- [Exercise] The entries need to be copied exactly.

- [Task inputs]
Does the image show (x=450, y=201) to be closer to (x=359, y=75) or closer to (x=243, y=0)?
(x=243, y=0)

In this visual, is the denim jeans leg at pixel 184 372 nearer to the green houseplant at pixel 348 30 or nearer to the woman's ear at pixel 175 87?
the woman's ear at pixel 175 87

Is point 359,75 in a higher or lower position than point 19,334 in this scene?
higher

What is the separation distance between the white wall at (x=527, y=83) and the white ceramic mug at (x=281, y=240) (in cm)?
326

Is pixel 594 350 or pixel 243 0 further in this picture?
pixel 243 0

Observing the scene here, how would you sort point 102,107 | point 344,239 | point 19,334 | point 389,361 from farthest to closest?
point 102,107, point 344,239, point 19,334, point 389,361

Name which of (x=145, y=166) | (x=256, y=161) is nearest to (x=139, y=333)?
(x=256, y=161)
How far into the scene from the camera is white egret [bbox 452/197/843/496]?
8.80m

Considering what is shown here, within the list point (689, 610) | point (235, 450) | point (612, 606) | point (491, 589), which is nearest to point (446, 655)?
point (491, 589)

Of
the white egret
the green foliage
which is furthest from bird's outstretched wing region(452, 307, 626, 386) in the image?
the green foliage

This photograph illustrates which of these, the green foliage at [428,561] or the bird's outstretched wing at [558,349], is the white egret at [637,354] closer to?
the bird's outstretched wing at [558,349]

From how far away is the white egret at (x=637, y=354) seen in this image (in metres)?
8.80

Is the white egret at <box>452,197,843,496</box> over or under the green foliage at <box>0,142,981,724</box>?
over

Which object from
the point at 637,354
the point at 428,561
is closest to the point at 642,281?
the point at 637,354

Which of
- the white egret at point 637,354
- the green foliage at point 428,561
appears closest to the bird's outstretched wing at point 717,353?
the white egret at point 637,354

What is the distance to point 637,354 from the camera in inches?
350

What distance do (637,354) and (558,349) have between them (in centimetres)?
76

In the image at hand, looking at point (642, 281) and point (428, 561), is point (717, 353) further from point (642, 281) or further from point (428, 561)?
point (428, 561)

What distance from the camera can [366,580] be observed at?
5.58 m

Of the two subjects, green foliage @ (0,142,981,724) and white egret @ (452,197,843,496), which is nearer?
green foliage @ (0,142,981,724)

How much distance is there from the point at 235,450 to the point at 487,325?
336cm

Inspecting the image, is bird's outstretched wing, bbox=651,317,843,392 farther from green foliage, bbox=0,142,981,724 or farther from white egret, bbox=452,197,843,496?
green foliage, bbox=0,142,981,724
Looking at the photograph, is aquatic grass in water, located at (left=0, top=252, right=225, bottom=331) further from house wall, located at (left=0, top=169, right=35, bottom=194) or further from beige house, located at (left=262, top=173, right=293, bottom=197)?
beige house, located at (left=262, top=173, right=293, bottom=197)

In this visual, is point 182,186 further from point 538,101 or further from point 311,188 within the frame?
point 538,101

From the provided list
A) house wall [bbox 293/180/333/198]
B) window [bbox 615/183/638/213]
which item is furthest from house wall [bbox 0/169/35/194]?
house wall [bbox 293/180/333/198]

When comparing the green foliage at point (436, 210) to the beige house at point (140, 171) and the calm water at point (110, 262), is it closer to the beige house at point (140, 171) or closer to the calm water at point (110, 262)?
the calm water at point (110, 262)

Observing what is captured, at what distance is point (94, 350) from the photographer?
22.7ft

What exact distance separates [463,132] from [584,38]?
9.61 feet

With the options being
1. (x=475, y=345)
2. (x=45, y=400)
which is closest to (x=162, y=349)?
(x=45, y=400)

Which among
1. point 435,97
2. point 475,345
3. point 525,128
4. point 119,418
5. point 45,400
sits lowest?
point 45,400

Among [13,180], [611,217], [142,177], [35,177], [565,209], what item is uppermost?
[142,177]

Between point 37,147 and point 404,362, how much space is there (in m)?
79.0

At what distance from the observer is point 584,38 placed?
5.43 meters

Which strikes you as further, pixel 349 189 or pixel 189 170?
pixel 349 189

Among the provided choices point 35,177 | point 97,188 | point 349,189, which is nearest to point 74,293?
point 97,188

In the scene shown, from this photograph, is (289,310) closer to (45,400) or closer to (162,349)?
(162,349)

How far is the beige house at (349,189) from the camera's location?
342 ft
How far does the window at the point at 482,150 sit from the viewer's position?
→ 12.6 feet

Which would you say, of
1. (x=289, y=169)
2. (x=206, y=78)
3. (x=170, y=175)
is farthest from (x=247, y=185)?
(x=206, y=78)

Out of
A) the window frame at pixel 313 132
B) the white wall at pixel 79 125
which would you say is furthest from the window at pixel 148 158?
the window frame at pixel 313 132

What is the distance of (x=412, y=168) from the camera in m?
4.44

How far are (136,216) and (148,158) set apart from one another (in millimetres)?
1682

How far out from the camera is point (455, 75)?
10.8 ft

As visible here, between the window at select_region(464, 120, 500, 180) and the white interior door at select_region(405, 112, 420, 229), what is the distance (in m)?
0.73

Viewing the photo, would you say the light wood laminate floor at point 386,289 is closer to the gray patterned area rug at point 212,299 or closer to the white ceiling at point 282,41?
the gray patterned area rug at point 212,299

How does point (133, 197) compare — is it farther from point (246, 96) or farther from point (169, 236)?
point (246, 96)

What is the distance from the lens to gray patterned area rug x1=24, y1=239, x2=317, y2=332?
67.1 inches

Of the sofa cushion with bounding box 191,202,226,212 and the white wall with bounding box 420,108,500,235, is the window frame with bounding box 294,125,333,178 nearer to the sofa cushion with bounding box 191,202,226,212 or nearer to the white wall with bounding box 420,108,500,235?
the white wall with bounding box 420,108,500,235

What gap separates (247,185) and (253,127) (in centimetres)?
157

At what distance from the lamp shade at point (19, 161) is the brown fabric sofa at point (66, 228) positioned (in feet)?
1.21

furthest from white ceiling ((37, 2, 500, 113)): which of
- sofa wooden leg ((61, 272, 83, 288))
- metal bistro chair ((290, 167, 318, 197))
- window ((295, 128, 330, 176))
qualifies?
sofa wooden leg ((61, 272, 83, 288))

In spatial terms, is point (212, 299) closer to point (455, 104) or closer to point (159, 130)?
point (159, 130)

- [Completed exercise]
Does the image show (x=450, y=201) to be closer to (x=359, y=75) or closer to (x=243, y=0)?
(x=243, y=0)

In this visual, is the denim jeans leg at pixel 184 372 nearer to the green houseplant at pixel 348 30 or nearer to the woman's ear at pixel 175 87?
the woman's ear at pixel 175 87

Is point 359,75 in a higher or lower position than point 19,334 in this scene?
higher

What is the separation distance between the white wall at (x=527, y=83) and the white ceramic mug at (x=281, y=240) (in cm)?
326

Is pixel 594 350 or pixel 243 0 further in this picture?
pixel 243 0

Observing the scene here, how would you sort point 102,107 | point 344,239 | point 19,334 | point 389,361 from farthest to closest?
point 102,107, point 344,239, point 19,334, point 389,361

Name which of (x=145, y=166) | (x=256, y=161) is nearest to (x=139, y=333)?
(x=256, y=161)
How far into the scene from the camera is white egret [bbox 452/197/843/496]?
8.80m

Considering what is shown here, within the list point (689, 610) | point (235, 450) | point (612, 606) | point (491, 589), which is nearest to point (446, 655)?
point (491, 589)

Of
the white egret
the green foliage
which is furthest from bird's outstretched wing region(452, 307, 626, 386) in the image?
the green foliage

This photograph illustrates which of these, the green foliage at [428,561] or the bird's outstretched wing at [558,349], is the white egret at [637,354] closer to?
the bird's outstretched wing at [558,349]

From how far away is the white egret at (x=637, y=354) seen in this image (in metres)?
8.80

Is the white egret at <box>452,197,843,496</box> over or under the green foliage at <box>0,142,981,724</box>?
over

Which object from
the point at 637,354
the point at 428,561
is closest to the point at 642,281?
the point at 637,354

Which of
- the white egret at point 637,354
- the green foliage at point 428,561
appears closest to the bird's outstretched wing at point 717,353?
the white egret at point 637,354

What is the distance to point 637,354 from the camera in inches?
350

What distance do (637,354) and (558,349) have between them (in centimetres)?
76

In the image at hand, looking at point (642, 281) and point (428, 561), is point (717, 353) further from point (642, 281) or further from point (428, 561)?
point (428, 561)

What distance from the camera can [366,580] be observed at?
5.58 m

Of the two subjects, green foliage @ (0,142,981,724) and white egret @ (452,197,843,496), which is nearer?
green foliage @ (0,142,981,724)

How much distance is there from the point at 235,450 to the point at 487,325?
336cm

Inspecting the image, is bird's outstretched wing, bbox=651,317,843,392 farther from green foliage, bbox=0,142,981,724 or farther from white egret, bbox=452,197,843,496?
green foliage, bbox=0,142,981,724
Looking at the photograph, is aquatic grass in water, located at (left=0, top=252, right=225, bottom=331) further from house wall, located at (left=0, top=169, right=35, bottom=194) or further from beige house, located at (left=262, top=173, right=293, bottom=197)?
beige house, located at (left=262, top=173, right=293, bottom=197)

In this visual, is point 182,186 further from point 538,101 or further from point 311,188 within the frame?
point 538,101

From the provided list
A) house wall [bbox 293/180/333/198]
B) window [bbox 615/183/638/213]
which item is furthest from house wall [bbox 0/169/35/194]?
house wall [bbox 293/180/333/198]

When comparing the green foliage at point (436, 210) to the beige house at point (140, 171) and the calm water at point (110, 262), is it closer to the beige house at point (140, 171) or closer to the calm water at point (110, 262)?
the calm water at point (110, 262)

Observing what is captured, at what distance is point (94, 350) from the photographer?
22.7ft

What exact distance separates [463,132] from [584,38]?
9.61 feet

With the options being
1. (x=475, y=345)
2. (x=45, y=400)
which is closest to (x=162, y=349)?
(x=45, y=400)

Which among
1. point 435,97
2. point 475,345
3. point 525,128
4. point 119,418
5. point 45,400
sits lowest?
point 45,400

Among [13,180], [611,217], [142,177], [35,177], [565,209], what item is uppermost?
[142,177]

Between point 37,147 and point 404,362, how much space is there (in m)?
79.0

At what distance from the observer is point 584,38 placed?
5.43 meters

Which strikes you as further, pixel 349 189 or pixel 189 170?
pixel 349 189

Among the provided choices point 35,177 | point 97,188 | point 349,189, which is nearest to point 74,293?
point 97,188

In the scene shown, from this photograph, is (289,310) closer to (45,400) or closer to (162,349)?
(162,349)

How far is the beige house at (349,189) from the camera's location?
342 ft
How far does the window at the point at 482,150 sit from the viewer's position?
→ 12.6 feet

Which would you say, of
1. (x=289, y=169)
2. (x=206, y=78)
3. (x=170, y=175)
is farthest from (x=247, y=185)?
(x=206, y=78)

Out of
A) the window frame at pixel 313 132
B) the white wall at pixel 79 125
which would you say is furthest from the window at pixel 148 158?
the window frame at pixel 313 132

What is the distance of (x=412, y=168) from the camera in m?
4.44

How far are (136,216) and (148,158) set apart from one another (in millimetres)?
1682

How far out from the camera is point (455, 75)?
10.8 ft

As visible here, between the window at select_region(464, 120, 500, 180) and the white interior door at select_region(405, 112, 420, 229), what is the distance (in m)?
0.73

Viewing the photo, would you say the light wood laminate floor at point 386,289 is closer to the gray patterned area rug at point 212,299 or closer to the white ceiling at point 282,41?
the gray patterned area rug at point 212,299

How does point (133, 197) compare — is it farther from point (246, 96) or farther from point (169, 236)?
point (246, 96)

What is the distance from the lens to gray patterned area rug x1=24, y1=239, x2=317, y2=332?
67.1 inches

Of the sofa cushion with bounding box 191,202,226,212 and the white wall with bounding box 420,108,500,235, is the window frame with bounding box 294,125,333,178 nearer to the sofa cushion with bounding box 191,202,226,212 or nearer to the white wall with bounding box 420,108,500,235?
the white wall with bounding box 420,108,500,235

What gap separates (247,185) and (253,127) (in centimetres)?
157

At what distance from the lamp shade at point (19, 161) is the brown fabric sofa at point (66, 228) positioned (in feet)?
1.21

furthest from white ceiling ((37, 2, 500, 113)): which of
- sofa wooden leg ((61, 272, 83, 288))
- metal bistro chair ((290, 167, 318, 197))
- window ((295, 128, 330, 176))
qualifies?
sofa wooden leg ((61, 272, 83, 288))

In spatial terms, is point (212, 299) closer to point (455, 104) or closer to point (159, 130)?
point (159, 130)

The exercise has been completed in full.